● YOUR OBJECTIVE
Output each entry verbatim and exclude every picture from it.
BEGIN
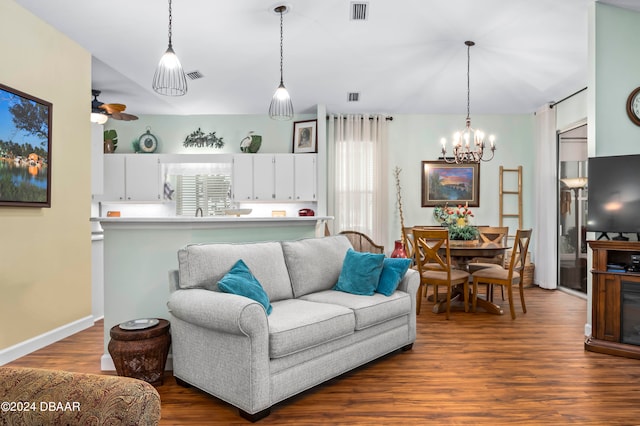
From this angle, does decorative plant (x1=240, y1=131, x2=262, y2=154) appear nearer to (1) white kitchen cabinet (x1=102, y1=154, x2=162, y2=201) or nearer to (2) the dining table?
(1) white kitchen cabinet (x1=102, y1=154, x2=162, y2=201)

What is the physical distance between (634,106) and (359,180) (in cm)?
372

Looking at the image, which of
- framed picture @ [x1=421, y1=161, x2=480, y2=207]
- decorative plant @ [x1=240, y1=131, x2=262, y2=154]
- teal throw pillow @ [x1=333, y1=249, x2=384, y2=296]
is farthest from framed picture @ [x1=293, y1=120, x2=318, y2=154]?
teal throw pillow @ [x1=333, y1=249, x2=384, y2=296]

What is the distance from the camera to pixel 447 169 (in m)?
6.79

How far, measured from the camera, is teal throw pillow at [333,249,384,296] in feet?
10.8

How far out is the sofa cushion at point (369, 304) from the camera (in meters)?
2.91

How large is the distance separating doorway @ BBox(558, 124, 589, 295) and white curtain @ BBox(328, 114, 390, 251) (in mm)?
2582

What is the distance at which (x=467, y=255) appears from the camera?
→ 454 centimetres

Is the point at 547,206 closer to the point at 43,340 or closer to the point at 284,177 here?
the point at 284,177

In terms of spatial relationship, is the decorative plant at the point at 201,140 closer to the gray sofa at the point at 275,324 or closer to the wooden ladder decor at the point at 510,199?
the gray sofa at the point at 275,324

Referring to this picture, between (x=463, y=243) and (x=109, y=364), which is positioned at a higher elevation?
(x=463, y=243)

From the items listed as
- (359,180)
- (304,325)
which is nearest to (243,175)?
(359,180)

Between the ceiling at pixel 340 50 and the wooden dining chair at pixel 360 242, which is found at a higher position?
the ceiling at pixel 340 50

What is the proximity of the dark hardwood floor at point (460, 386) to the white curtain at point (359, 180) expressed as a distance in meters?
2.85

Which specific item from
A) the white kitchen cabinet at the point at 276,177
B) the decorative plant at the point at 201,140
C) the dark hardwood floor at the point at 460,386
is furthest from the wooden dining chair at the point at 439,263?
the decorative plant at the point at 201,140
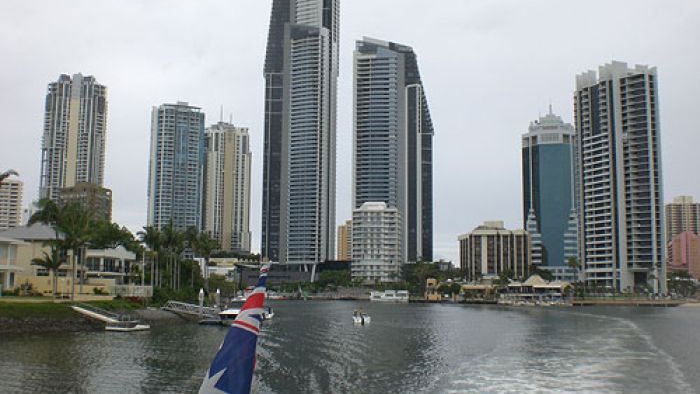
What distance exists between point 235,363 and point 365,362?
1678 inches

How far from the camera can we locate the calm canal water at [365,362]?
39281mm

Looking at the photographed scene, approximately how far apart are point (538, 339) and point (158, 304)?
5332 centimetres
END
● RESULT
From this angle, does decorative plant (x1=240, y1=131, x2=262, y2=154) appear nearer to (1) white kitchen cabinet (x1=102, y1=154, x2=162, y2=201) or nearer to (2) the dining table?
(1) white kitchen cabinet (x1=102, y1=154, x2=162, y2=201)

What is the physical distance between (634,106) and (359,180) (in cm)?
372

Looking at the image, which of
- framed picture @ [x1=421, y1=161, x2=480, y2=207]
- decorative plant @ [x1=240, y1=131, x2=262, y2=154]
- teal throw pillow @ [x1=333, y1=249, x2=384, y2=296]
is farthest from framed picture @ [x1=293, y1=120, x2=318, y2=154]?
teal throw pillow @ [x1=333, y1=249, x2=384, y2=296]

What is the distance from the camera to pixel 447 169 (in m)?
6.79

How far, measured from the camera, is teal throw pillow at [333,249,384,296] in feet?
10.8

How far out is the sofa cushion at point (369, 304) from the camera (in meters)?
2.91

How large is the distance separating doorway @ BBox(558, 124, 589, 295) and white curtain @ BBox(328, 114, 390, 251) (in mm)?
2582

What is the distance at which (x=467, y=255) appears from the camera?
→ 454 centimetres

Is the point at 547,206 closer to the point at 43,340 or closer to the point at 284,177 here?
the point at 284,177

In terms of spatial relationship, is the decorative plant at the point at 201,140 closer to the gray sofa at the point at 275,324 or closer to the wooden ladder decor at the point at 510,199?
the gray sofa at the point at 275,324

Referring to this picture, between (x=463, y=243) and (x=109, y=364), which is positioned at a higher elevation?
(x=463, y=243)

From the items listed as
- (359,180)
- (304,325)
which is nearest to (243,175)?
(359,180)

Between the ceiling at pixel 340 50 and the wooden dining chair at pixel 360 242, which is found at a higher position?
the ceiling at pixel 340 50

What is the proximity of the dark hardwood floor at point (460, 386) to the white curtain at point (359, 180) expressed as a distance in meters?
2.85

Which specific item from
A) the white kitchen cabinet at the point at 276,177
B) the decorative plant at the point at 201,140
C) the dark hardwood floor at the point at 460,386
is furthest from the wooden dining chair at the point at 439,263?
the decorative plant at the point at 201,140
What distance exists between point 235,363 and point 365,362?
1678 inches

How far from the camera can we locate the calm canal water at [365,362]?
39281mm

Looking at the photographed scene, approximately how far apart are point (538, 339) and point (158, 304)?
5332 centimetres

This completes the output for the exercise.